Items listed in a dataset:

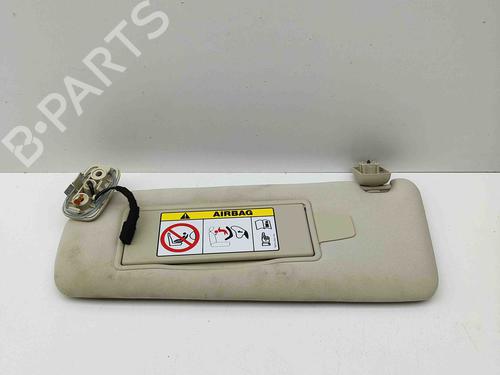 Sonnenblende Links für LAND ROVER RANGE ROVER EVOQUE (L538) 2.0 D 4x4 (180 hp) 28434386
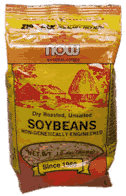 SOYBEANS UNSALTED NON-GMO  12 OZ 1 from NOW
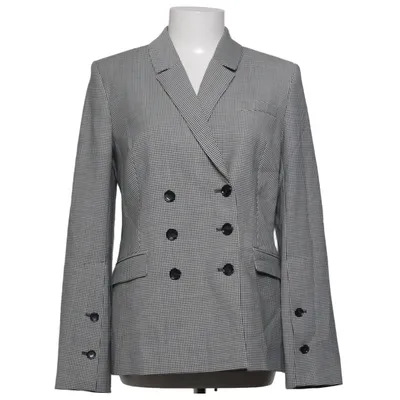 Blazer (Schwarz, Weiß) von Dagmar Elasthan, Polyester, Wolle
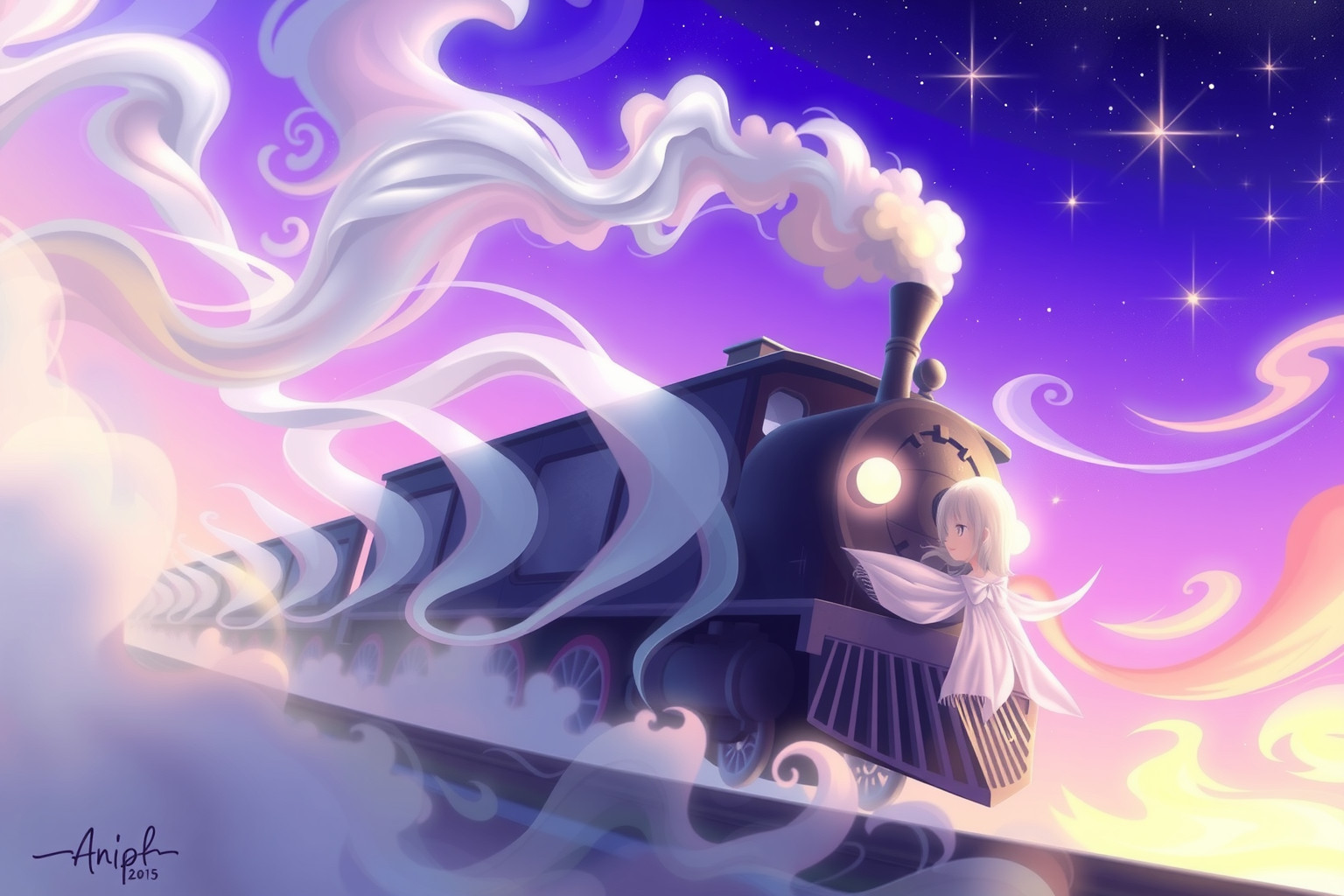 Sognare un garzone su treno indica cambiamenti imminenti nella vita.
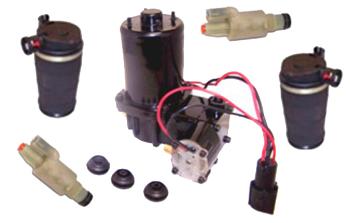 2002 Lincoln Continental Air Suspension System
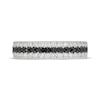 Thumbnail Image 3 of Neil Lane White & Black Diamond Three-Row Anniversary Ring 1 ct tw 14K White Gold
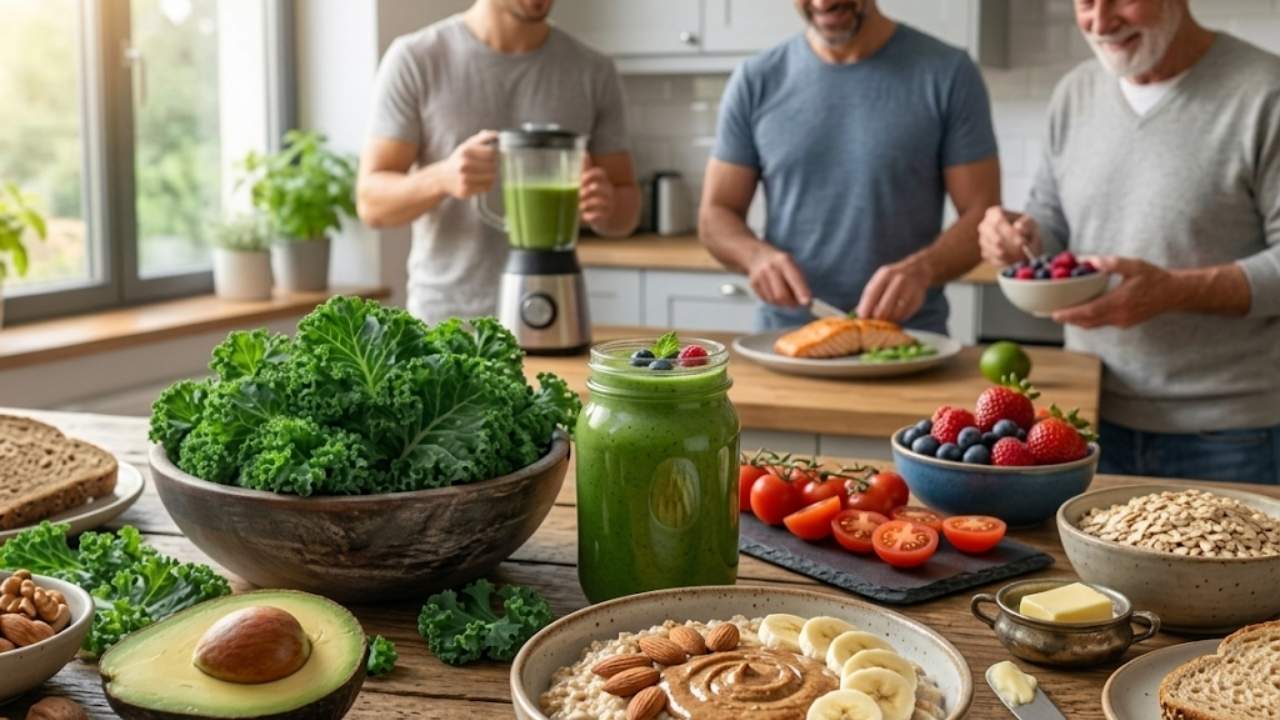 Best Healthy Diets for Men at Every Age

**YOUR INSTRUCTIONS:**
Reproduce each of the lines above word for word, omitting the pictures.

**WRITTEN RESPONSE:**
 Sonnenblende Links für LAND ROVER RANGE ROVER EVOQUE (L538) 2.0 D 4x4 (180 hp) 28434386
 SOYBEANS UNSALTED NON-GMO  12 OZ 1 from NOW
 Blazer (Schwarz, Weiß) von Dagmar Elasthan, Polyester, Wolle
 Sognare un garzone su treno indica cambiamenti imminenti nella vita.
 2002 Lincoln Continental Air Suspension System
 Thumbnail Image 3 of Neil Lane White & Black Diamond Three-Row Anniversary Ring 1 ct tw 14K White Gold
 Best Healthy Diets for Men at Every Age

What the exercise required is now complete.